Der ADAC und der Bund Deutscher Kriminalbeamter (BdK) befürchten einen massiven Missbrauch der von der Bundesregierung geplanten Abwrackprämie.
Das berichtete die in Düsseldorf erscheinende “Rheinische Post” in ihrer Freitagausgabe vom 16. Januar 2009.
Der Vorsitzende des BdK in Nordrhein-Westfalen, Wilfried Albishausen, sagte der Zeitung, die Prämie von 2.500 Euro für die Verschrottung von Fahrzeugen, die älter als neun Jahre alt sind, sei eine “Einladung an die organisierte Kriminalität”.

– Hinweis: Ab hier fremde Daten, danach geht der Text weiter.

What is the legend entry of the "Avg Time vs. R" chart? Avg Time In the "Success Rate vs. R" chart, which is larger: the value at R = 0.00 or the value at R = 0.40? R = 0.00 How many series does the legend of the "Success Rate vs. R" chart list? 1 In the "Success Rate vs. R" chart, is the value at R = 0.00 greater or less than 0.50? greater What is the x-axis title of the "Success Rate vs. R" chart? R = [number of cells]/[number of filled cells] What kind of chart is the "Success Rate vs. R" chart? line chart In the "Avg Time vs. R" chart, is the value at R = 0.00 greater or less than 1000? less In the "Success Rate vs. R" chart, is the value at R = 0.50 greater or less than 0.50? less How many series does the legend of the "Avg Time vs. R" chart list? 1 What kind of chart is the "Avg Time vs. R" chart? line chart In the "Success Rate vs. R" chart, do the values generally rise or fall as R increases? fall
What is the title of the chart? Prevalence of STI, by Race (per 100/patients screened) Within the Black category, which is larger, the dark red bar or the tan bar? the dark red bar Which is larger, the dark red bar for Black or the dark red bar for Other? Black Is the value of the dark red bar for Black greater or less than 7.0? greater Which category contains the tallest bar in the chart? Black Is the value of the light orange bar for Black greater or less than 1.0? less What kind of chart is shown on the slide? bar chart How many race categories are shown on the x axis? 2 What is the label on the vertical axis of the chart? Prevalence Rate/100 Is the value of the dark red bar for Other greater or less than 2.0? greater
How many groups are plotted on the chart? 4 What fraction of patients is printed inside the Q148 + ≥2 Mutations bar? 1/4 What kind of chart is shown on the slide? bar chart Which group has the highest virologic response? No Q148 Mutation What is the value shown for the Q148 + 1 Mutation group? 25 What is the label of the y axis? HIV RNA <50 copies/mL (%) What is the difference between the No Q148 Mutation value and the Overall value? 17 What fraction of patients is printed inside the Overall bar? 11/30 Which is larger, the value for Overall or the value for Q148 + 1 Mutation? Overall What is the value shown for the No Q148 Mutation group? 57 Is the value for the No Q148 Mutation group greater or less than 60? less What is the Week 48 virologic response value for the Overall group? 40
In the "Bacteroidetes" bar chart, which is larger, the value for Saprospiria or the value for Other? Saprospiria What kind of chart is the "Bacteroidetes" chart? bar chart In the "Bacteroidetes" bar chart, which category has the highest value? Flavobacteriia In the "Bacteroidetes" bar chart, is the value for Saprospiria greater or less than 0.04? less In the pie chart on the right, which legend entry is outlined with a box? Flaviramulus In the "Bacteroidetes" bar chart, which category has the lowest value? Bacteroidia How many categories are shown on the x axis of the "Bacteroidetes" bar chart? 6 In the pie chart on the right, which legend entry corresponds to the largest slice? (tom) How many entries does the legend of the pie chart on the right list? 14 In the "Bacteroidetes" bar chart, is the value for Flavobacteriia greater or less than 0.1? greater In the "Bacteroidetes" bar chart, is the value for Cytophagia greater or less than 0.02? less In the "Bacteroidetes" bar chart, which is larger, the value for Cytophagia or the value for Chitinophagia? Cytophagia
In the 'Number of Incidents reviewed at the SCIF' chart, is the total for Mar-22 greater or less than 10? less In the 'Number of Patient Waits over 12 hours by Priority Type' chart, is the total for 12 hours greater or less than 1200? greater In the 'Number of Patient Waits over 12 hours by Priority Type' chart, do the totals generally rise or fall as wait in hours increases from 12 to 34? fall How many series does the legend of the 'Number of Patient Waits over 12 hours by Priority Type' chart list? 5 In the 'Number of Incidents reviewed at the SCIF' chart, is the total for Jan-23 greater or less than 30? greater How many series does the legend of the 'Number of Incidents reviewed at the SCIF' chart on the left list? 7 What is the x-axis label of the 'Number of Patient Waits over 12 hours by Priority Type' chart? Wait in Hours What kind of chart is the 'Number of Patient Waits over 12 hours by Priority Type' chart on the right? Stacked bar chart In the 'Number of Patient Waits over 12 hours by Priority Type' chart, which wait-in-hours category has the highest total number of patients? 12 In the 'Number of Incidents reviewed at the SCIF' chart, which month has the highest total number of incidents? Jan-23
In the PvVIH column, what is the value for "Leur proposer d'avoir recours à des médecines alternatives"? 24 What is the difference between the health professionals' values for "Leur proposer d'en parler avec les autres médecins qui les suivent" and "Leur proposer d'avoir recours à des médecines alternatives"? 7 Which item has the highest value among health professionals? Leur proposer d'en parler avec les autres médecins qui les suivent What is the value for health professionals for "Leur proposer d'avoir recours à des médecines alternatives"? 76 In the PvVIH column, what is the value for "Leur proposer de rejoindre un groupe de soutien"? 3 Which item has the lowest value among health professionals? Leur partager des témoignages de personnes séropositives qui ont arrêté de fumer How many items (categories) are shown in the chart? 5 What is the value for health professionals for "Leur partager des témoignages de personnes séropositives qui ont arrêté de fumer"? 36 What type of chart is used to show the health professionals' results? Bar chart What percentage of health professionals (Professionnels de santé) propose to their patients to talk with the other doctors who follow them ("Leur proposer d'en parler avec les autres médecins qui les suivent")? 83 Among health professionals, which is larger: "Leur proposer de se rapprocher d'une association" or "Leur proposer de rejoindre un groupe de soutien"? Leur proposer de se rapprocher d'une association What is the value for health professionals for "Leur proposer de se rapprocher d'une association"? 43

“Für spezialisierte Fälscher aus aus Osteuropa ist es ein Leichtes, Papiere von alten Autos zu frisieren”, erklärte der Experte. Auch eine ADAC-Sprecherin wies darauf hin, dass “schwarze Schafe” die “positive Idee” der Abwrackprämie für sich nutzen könnten.
Der BdK-Sprecher rechnet nach Angaben der Zeitungt mit einem Missbrauch bei “mehreren hunderttausend Fahrzeugen”.
Die neuen Autos, die im Gegenzug für die Verschrottung angeschafft werden müssten, könnten gewinnbringend ins Ausland verkauft werden, so der Experte.